Venganzas castristas
Los represores nunca perdonan
Lunes, diciembre 5, 2016 | Ángel Santiesteban

LA HABANA, Cuba.- Una de las distinciones más visibles de la dictadura
cubana es su apego a la venganza, la represalia contra quienes disienten
en pensamiento y acciones de lo que los represores llaman “revolución”.
Ellos jamás olvidan, nunca perdonan, aunque en ocasiones, y a su
conveniencia, sean capaces de guardar un poco de silencio mientras
preparan el desquite, pero la mayor verdad es que desean resolverlo en
el menor tiempo posible. Únicamente de esa forma calman su soberbia.

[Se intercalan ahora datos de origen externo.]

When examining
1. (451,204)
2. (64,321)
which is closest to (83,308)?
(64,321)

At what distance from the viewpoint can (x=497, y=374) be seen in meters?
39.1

Fidel Castro se apegó a la venganza desde que era estudiante
universitario, y más tarde no fue nada difícil constatar cómo recurrió a
la manipulación popular para salirse cada vez con la suya, y castigar a
quienes no acataban sus designios. Tras su llegada al poder, después que
fuera nombrado primer ministro y que en ese momento le pareciera
insuficiente, fusiló a algunos de sus enemigos políticos. Luego vendría
su venganza contra Urrutia y un poco más tarde contra Osvaldo Dorticós.
A ambos los humilló hasta doblegarlos; tanto, que un disparo en la sien
resultó alivio ante la constante presión del Comandante.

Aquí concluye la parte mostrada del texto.